What Is False Discovery Rate?
False Discovery Rate (FDR) is the expected fraction of your "significant" results that are actually noise. Unlike Bonferroni, which controls the probability of any false positive, FDR accepts that some errors will slip through and instead ensures they make up a controlled share of your reported wins.
Also Known As
- Data science teams: FDR, Benjamini-Hochberg procedure, q-value
- Growth teams: portfolio-level false positive rate
- Marketing teams: "what share of our 'winners' aren't real"
- Engineering teams: BH correction, adjusted p-values
How It Works
Imagine a program that runs 100 tests per quarter with 10,000 visitors per variant. If you use a naive alpha of 0.05 with no correction, you expect 5 false positives just by chance. If you set an FDR target of 10%, the Benjamini-Hochberg procedure adjusts each test's threshold so that no more than 10% of your significant results are noise. So if you end up with 20 significant tests, at most 2 are expected false positives, and at least 18 are real. That is a far more useful guarantee for a continuously-running program than Bonferroni's blanket protection.
Best Practices
- Do use FDR control (Benjamini-Hochberg) for large experimentation programs.
- Do set an FDR threshold that reflects the cost of shipping a false win (often 5-20%).
- Do track empirical win rates (holdback tests) to validate your FDR estimates.
- Do not treat FDR-adjusted p-values as ordinary p-values; they have different interpretation.
- Do not mix FDR with Bonferroni; pick one framework and apply it consistently.
Common Mistakes
- Forgetting to include failed tests in the FDR calculation; this inflates the discovery rate.
- Running FDR correction only after picking winners, which biases the procedure.

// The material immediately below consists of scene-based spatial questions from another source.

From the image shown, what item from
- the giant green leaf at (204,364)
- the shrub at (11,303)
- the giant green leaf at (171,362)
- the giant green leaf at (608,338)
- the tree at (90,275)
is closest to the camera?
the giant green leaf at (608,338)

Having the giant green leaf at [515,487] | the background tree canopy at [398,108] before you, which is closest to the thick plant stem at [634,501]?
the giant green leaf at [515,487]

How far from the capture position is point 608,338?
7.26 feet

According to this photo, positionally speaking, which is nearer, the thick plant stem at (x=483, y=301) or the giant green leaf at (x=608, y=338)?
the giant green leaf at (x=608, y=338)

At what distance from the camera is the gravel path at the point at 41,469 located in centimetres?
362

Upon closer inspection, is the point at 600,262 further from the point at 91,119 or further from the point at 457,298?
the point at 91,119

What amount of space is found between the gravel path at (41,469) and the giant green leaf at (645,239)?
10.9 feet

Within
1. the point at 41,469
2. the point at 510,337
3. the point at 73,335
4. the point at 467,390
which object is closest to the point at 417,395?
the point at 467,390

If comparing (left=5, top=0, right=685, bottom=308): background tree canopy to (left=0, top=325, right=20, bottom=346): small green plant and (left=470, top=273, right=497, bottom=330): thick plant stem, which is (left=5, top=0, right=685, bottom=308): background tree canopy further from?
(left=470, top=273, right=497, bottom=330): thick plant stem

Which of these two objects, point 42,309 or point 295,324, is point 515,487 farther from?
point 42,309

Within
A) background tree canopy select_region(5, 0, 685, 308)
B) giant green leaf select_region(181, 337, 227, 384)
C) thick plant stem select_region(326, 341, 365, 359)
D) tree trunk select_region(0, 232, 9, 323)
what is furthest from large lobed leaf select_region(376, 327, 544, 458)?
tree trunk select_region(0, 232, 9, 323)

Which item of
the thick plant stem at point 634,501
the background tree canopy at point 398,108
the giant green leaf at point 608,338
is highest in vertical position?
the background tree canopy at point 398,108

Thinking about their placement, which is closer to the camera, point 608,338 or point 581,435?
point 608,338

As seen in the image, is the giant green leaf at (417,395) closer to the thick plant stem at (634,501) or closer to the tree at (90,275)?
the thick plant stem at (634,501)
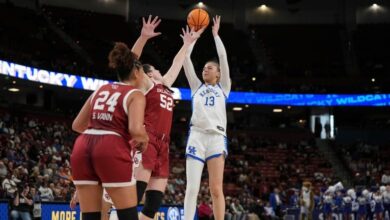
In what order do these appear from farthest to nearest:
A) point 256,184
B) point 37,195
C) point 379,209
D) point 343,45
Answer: point 343,45 < point 256,184 < point 379,209 < point 37,195

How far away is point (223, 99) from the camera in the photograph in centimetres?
809

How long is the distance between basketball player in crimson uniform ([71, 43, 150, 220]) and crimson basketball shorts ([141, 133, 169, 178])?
1656 mm

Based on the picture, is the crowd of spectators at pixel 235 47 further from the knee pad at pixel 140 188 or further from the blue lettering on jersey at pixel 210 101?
the knee pad at pixel 140 188

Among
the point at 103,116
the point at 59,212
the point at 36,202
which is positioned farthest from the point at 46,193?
the point at 103,116

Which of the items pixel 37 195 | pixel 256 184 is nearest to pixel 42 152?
pixel 37 195

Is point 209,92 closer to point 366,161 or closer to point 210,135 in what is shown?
point 210,135

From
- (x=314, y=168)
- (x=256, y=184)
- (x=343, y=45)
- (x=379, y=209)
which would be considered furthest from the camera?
(x=343, y=45)

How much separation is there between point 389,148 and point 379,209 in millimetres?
16218

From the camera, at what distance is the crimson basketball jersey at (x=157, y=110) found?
699cm

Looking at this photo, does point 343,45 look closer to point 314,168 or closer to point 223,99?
point 314,168

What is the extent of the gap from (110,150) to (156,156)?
→ 2.01m

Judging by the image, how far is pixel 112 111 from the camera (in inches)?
201

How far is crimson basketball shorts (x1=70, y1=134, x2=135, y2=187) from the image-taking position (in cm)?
501

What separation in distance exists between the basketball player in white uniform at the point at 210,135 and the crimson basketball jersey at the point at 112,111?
262 centimetres
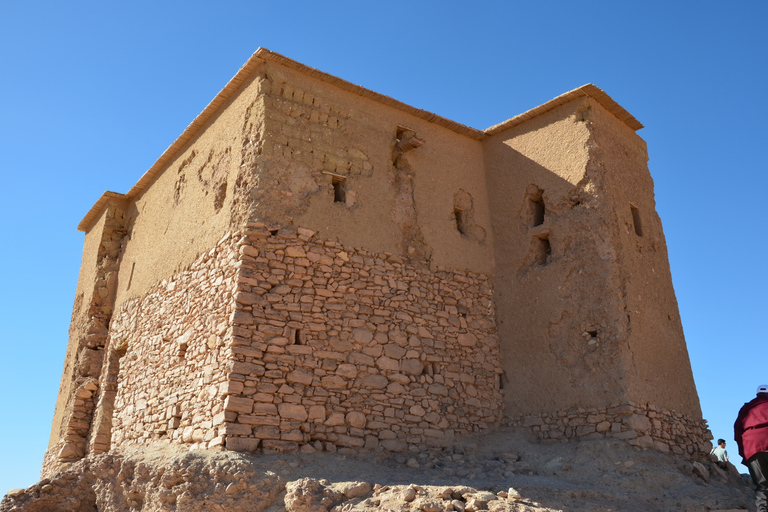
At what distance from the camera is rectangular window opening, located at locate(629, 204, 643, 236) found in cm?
1122

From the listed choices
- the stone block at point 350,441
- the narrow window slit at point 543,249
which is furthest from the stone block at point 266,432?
the narrow window slit at point 543,249

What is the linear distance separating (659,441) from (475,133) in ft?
19.3

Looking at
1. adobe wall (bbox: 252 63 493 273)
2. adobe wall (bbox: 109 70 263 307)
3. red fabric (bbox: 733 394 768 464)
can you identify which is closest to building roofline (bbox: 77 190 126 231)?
adobe wall (bbox: 109 70 263 307)

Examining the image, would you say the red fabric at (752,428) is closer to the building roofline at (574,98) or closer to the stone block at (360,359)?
the stone block at (360,359)

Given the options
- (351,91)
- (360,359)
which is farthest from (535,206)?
(360,359)

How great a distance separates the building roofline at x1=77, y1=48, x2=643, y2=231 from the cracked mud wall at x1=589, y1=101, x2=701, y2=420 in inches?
11.0

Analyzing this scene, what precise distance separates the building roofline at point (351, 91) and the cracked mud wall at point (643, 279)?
0.91ft

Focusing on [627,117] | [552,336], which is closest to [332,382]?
[552,336]

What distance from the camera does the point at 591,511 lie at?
7.30 metres

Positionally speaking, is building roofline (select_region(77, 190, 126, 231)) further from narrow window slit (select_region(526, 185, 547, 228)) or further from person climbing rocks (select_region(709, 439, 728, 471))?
person climbing rocks (select_region(709, 439, 728, 471))

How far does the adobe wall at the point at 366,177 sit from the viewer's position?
9.98m

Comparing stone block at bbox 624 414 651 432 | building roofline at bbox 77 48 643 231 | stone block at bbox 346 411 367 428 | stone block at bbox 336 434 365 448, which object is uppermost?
building roofline at bbox 77 48 643 231

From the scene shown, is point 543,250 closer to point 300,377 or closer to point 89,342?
point 300,377

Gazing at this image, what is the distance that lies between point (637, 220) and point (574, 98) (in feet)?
7.23
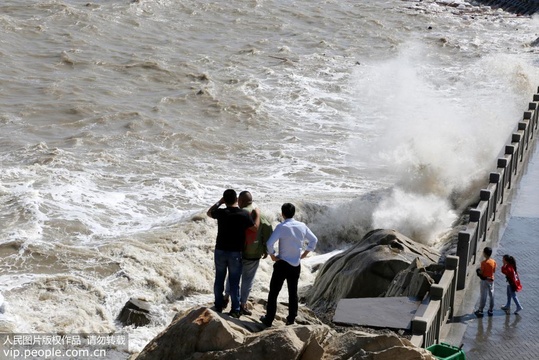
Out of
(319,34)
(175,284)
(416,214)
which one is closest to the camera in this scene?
(175,284)

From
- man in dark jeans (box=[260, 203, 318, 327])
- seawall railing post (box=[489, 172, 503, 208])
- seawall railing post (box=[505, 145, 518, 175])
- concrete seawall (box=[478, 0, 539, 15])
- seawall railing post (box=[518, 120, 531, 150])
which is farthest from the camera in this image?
concrete seawall (box=[478, 0, 539, 15])

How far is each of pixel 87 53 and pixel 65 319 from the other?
71.3 feet

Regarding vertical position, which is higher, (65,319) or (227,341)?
(227,341)

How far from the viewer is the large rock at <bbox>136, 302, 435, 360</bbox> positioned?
27.1 feet

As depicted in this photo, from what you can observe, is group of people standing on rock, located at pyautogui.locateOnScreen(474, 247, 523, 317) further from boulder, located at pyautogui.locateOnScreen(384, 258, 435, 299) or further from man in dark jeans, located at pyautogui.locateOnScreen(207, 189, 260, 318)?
man in dark jeans, located at pyautogui.locateOnScreen(207, 189, 260, 318)

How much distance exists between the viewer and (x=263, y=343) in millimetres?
8367

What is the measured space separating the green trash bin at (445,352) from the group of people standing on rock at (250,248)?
133cm

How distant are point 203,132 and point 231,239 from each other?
18928 millimetres

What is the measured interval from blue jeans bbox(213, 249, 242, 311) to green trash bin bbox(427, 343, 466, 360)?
1837 mm

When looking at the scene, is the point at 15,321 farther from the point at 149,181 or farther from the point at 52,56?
the point at 52,56

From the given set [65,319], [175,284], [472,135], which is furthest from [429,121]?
[65,319]

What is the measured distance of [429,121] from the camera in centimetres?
2908

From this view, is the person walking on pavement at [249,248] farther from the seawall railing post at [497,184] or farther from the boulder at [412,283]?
the seawall railing post at [497,184]

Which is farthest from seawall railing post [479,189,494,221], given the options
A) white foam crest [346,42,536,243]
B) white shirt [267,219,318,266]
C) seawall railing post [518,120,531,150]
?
white foam crest [346,42,536,243]
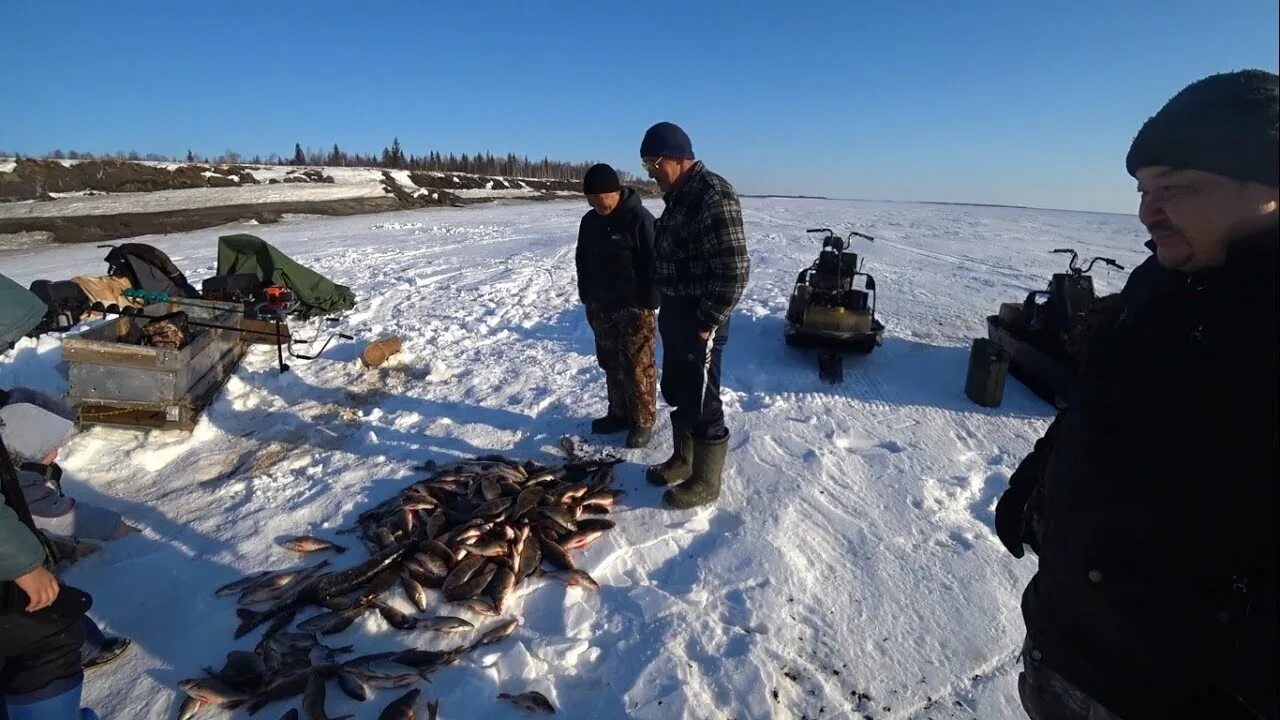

- Treating a q-value of 0.08 as "borderline"; it is a precise probabilistic statement.
Industry Context
- SaaS/B2B: Smaller programs may not need FDR; Bonferroni across the primary metric suffices.
- Ecommerce/DTC: High-velocity programs with dozens of tests per month benefit enormously.
- Lead gen/services: FDR lets you run many exploratory tests without drowning in false wins.
The Behavioral Science Connection
FDR is a behavioral commitment: you are accepting imperfection in exchange for discovery power. This mirrors Thaler's "choice architecture" — designing defaults that produce good portfolio outcomes even when individual decisions are imperfect. The replication crisis in psychology was, in part, a failure to think in FDR terms.
Key Takeaway
FDR control is the scalable answer to the multiple comparisons problem for real experimentation programs.